Questa è la piazza dove soprattutto si arriva e si parte. Il McDonald’s e la biglietteria diventano la stella polare, un punto di riferimento dove incontrarsi e abbracciare il destino. Ci sono gli autobus che raggiungono più volte alla settimana le capitali del Maghreb, Varsavia, Kiev. Sono viaggi per portare comunicazioni, messaggi, rimesse ma anche merce e prodotti di tutti i tipi rigorosamente made in Naples. Piazza Garibaldi diventa baricentro del Mediterraneo.

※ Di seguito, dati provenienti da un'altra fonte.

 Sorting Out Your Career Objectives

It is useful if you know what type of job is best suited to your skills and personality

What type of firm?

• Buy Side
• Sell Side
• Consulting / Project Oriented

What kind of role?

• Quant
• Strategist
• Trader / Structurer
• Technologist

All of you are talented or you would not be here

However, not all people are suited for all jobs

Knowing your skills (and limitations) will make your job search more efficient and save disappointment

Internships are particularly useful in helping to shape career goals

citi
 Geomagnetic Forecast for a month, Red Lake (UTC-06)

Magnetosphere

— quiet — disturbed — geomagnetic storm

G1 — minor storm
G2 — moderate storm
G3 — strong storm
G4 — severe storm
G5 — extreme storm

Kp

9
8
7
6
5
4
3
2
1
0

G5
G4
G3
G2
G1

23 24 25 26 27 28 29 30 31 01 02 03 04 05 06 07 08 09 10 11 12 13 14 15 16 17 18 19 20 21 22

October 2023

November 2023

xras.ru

Poi la domenica è giorno d’incontro. Gli immigrati che lavorano nei paesi dell’hinterland con i treni della Circumvesuviana raggiungono la Ferrovia. Stare assieme, fare comunità, conoscersi. Non si è soli a Napoli. Mentre percorri via Dogana I, uno stretto vicoletto che corre verso via Carriera Grande, la chinatown partenopea, ascolti una chiacchierata in dialetto stretto e neppure riesci a decifrarla. Ti volti e sorpreso vedi due ragazzini, poco più di otto anni a testa, originari della Costa d’avorio, che scherzando si prendono a parolacce in un perfetto napoletano da vicolo. Sono i nuovi scugnizzi, partenopei doc, figli di terza generazione. Quando lo scrittore Ermanno Rea, presidente del Premio Napoli nel 2006 pensò e compose il decalogo ‘i nuovi napoletani’ non si trattava di un generico punto di vista ma di una vera e propria carta d’intenti per dare dignità a quelle nuove cittadinanze. Dieci articoli scritti con amore e lungimiranza: 1) “Noi, cittadini napoletani sia di remota che di recente anagrafe, diciamo a quanti sono alla ricerca di una nuova patria: le porte della nostra casa comune sono aperte; tutti coloro che vogliono farsi a loro volta napoletani sono i benvenuti…” 10) “È nostra convinzione che il futuro di Napoli stia essenzialmente nella sua capacità di aprirsi sempre di più all’universo geo-politico circostante – Mediterraneo, Nord Africa, Medio Oriente – attraverso una fitta rete di collegamenti umani, oltre che economici e culturali…”. Napoli è la grande “mamma”, la xenofobia è parola ostica nello pronunciarla e praticarla. È una malattia debellata, i partenopei sono vaccinati prima della nascita. Nello scritto di Marino Niola, studioso e antropologo, la giusta conclusione: “È bello immaginare la Napoli del futuro come un ponte tra le sponde opposte che si affacciano sul mare nostrum. Solo così l’ex capitale potrà cancellare quell’ex che la archivia nel verbale polveroso di una storia dismessa, e ridiventare capitale del Mediterraneo, crocevia di traffici e umanità. Patria elettiva per tutti coloro che, al di là dell’anagrafe, la riconosceranno come casa comune e contribuiranno, con l’apporto della loro differenza, a declinare al futuro la sua antica vocazione di città mondo. Di città umanissimamente plurale”.